Toxic earth, bioaccumulation, who could forget how the things we put into the soil return to us, delivered on aluminum chariots. There are no bison in Colorado, Quincy joked, I’ve never even seen one here. Thinking back through all the years I couldn’t recall a memory either, my first real encounter with these beasts in Yellowstone, Wyoming. Only the plush facsimile of CU Boulder’s mascot whispered lullabies in my sleep. To me they only inhabited the tablelands of my dreams. Don’t leave your car, they warned us that these giants are not as gentle as they might look. So imagine my surprise when through the grapevine the news of their existence found its way into my IPhone screen; the last phantoms of a species that once roamed the prairies in the millions. I had to see them.

+---+

## Work order 1
Translate this sentence from the bison passage into Spanish: "To me they only inhabited the tablelands of my dreams."
## Work order 2
Write the next part of the passage about the bison, picking up after its final sentence.

[Records taken from a dataset]
+---+

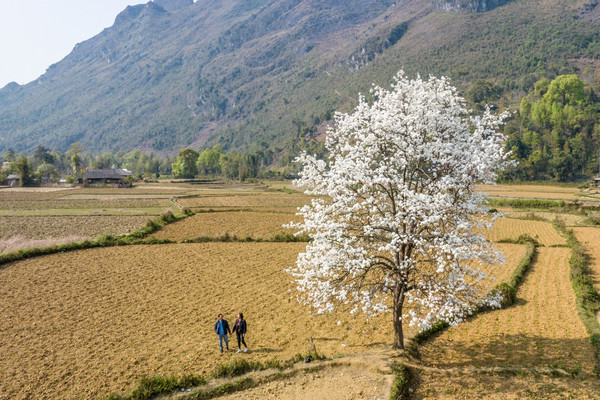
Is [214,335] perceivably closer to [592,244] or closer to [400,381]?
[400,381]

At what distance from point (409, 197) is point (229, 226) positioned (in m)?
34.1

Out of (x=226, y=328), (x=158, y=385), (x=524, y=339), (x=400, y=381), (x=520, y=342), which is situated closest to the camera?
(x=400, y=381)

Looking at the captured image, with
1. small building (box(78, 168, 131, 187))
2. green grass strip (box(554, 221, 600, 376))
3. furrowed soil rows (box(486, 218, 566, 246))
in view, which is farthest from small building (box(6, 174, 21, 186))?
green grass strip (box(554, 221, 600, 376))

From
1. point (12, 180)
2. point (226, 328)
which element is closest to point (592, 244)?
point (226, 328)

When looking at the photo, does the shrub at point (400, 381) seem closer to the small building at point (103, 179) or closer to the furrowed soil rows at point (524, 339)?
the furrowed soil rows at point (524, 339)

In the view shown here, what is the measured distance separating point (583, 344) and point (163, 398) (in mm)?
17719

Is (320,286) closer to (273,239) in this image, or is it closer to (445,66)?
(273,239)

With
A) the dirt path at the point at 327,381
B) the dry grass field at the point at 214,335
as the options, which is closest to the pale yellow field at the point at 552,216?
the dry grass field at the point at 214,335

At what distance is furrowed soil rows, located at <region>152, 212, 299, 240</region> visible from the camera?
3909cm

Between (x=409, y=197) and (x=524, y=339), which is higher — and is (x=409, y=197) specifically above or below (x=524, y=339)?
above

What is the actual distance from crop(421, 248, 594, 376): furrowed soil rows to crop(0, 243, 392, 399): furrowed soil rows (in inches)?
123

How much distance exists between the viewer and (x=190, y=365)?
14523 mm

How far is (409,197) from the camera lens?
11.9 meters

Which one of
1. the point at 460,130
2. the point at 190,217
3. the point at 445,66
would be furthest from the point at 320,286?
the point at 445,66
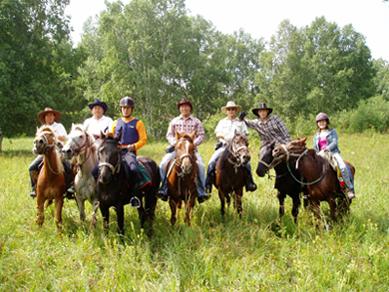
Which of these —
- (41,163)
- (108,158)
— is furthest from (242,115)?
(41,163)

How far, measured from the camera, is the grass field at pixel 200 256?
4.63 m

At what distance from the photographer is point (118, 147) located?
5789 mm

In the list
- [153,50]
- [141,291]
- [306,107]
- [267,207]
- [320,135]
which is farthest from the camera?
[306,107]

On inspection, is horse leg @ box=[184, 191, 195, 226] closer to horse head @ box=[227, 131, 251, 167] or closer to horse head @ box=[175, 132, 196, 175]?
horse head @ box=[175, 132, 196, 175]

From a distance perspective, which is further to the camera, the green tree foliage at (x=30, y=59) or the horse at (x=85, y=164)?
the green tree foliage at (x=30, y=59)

+---+

## Expected output 1
Para mí, solo habitaban las mesetas de mis sueños.

## Expected output 2
An awkward contradiction that nuclear waste saved a species, the way a deadly drug unveiled an underlying predisposition of my body to deteriorate under certain pressures. What was once a chemical weapons manufacturing facility now houses one of the few remaining populations on the Front Range. Migrating so close to poisonous substances, the meat was deemed harmful for human consumption. And so they were left alone. From my Santa Fe I tried to capture an image of the deities, knowing that only the photograph might have the ability to spread farther than the border of the refuge. I imagine a world where they’re once again plentiful, once again free from the gates that currently safeguard them; The protector of those grasslands that hopes to one day roam again.

Slowly but surely, my days lengthen once again. Slowly, not fast enough, but slowly I make the bed.
Climate Archive: Note 42

Always remember, it was stowaway animals and seeds lost in a storm - clinging to life on the backs of debris - that gave way to new species as their ancestors washed ashore to new lands. Where, at once we might consider the alien invasive, in another context - through geologic time, cohabitation, and competition, equilibrium is born once again.